* _Problem details_
Word for word, reproduce the records that follow.

* _Given data_

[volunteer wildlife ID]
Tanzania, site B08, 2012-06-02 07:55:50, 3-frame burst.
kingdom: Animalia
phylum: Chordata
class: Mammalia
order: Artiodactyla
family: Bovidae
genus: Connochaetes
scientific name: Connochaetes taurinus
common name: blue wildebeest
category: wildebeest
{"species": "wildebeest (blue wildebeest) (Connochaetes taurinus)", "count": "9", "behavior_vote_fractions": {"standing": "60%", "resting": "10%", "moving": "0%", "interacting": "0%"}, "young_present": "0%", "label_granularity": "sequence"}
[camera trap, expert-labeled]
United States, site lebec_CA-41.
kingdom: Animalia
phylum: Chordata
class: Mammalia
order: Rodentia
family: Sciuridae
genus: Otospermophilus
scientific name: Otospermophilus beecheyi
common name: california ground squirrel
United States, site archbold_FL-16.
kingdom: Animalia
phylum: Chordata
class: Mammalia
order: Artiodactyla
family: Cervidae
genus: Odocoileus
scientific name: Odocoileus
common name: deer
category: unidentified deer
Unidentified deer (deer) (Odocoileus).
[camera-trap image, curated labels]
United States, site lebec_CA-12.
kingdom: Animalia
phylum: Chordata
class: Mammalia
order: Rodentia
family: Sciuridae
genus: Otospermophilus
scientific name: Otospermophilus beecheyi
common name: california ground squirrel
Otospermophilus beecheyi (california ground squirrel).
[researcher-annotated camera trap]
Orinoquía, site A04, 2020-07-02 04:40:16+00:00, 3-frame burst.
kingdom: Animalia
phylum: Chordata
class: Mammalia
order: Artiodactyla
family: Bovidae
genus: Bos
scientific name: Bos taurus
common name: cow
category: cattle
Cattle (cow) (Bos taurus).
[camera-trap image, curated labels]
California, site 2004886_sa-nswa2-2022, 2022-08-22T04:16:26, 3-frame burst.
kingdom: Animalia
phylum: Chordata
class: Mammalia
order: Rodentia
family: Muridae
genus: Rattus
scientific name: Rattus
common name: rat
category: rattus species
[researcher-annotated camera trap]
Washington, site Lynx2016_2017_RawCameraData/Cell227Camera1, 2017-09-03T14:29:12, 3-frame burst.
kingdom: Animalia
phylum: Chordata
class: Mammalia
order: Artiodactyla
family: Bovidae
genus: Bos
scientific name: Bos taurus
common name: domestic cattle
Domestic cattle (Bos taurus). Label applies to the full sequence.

* _Problem solution_
[volunteer wildlife ID]
Tanzania, site B08, 2012-06-02 07:55:50, 3-frame burst.
kingdom: Animalia
phylum: Chordata
class: Mammalia
order: Artiodactyla
family: Bovidae
genus: Connochaetes
scientific name: Connochaetes taurinus
common name: blue wildebeest
category: wildebeest
{"species": "wildebeest (blue wildebeest) (Connochaetes taurinus)", "count": "9", "behavior_vote_fractions": {"standing": "60%", "resting": "10%", "moving": "0%", "interacting": "0%"}, "young_present": "0%", "label_granularity": "sequence"}
[camera trap, expert-labeled]
United States, site lebec_CA-41.
kingdom: Animalia
phylum: Chordata
class: Mammalia
order: Rodentia
family: Sciuridae
genus: Otospermophilus
scientific name: Otospermophilus beecheyi
common name: california ground squirrel
United States, site archbold_FL-16.
kingdom: Animalia
phylum: Chordata
class: Mammalia
order: Artiodactyla
family: Cervidae
genus: Odocoileus
scientific name: Odocoileus
common name: deer
category: unidentified deer
Unidentified deer (deer) (Odocoileus).
[camera-trap image, curated labels]
United States, site lebec_CA-12.
kingdom: Animalia
phylum: Chordata
class: Mammalia
order: Rodentia
family: Sciuridae
genus: Otospermophilus
scientific name: Otospermophilus beecheyi
common name: california ground squirrel
Otospermophilus beecheyi (california ground squirrel).
[researcher-annotated camera trap]
Orinoquía, site A04, 2020-07-02 04:40:16+00:00, 3-frame burst.
kingdom: Animalia
phylum: Chordata
class: Mammalia
order: Artiodactyla
family: Bovidae
genus: Bos
scientific name: Bos taurus
common name: cow
category: cattle
Cattle (cow) (Bos taurus).
[camera-trap image, curated labels]
California, site 2004886_sa-nswa2-2022, 2022-08-22T04:16:26, 3-frame burst.
kingdom: Animalia
phylum: Chordata
class: Mammalia
order: Rodentia
family: Muridae
genus: Rattus
scientific name: Rattus
common name: rat
category: rattus species
[researcher-annotated camera trap]
Washington, site Lynx2016_2017_RawCameraData/Cell227Camera1, 2017-09-03T14:29:12, 3-frame burst.
kingdom: Animalia
phylum: Chordata
class: Mammalia
order: Artiodactyla
family: Bovidae
genus: Bos
scientific name: Bos taurus
common name: domestic cattle
Domestic cattle (Bos taurus). Label applies to the full sequence.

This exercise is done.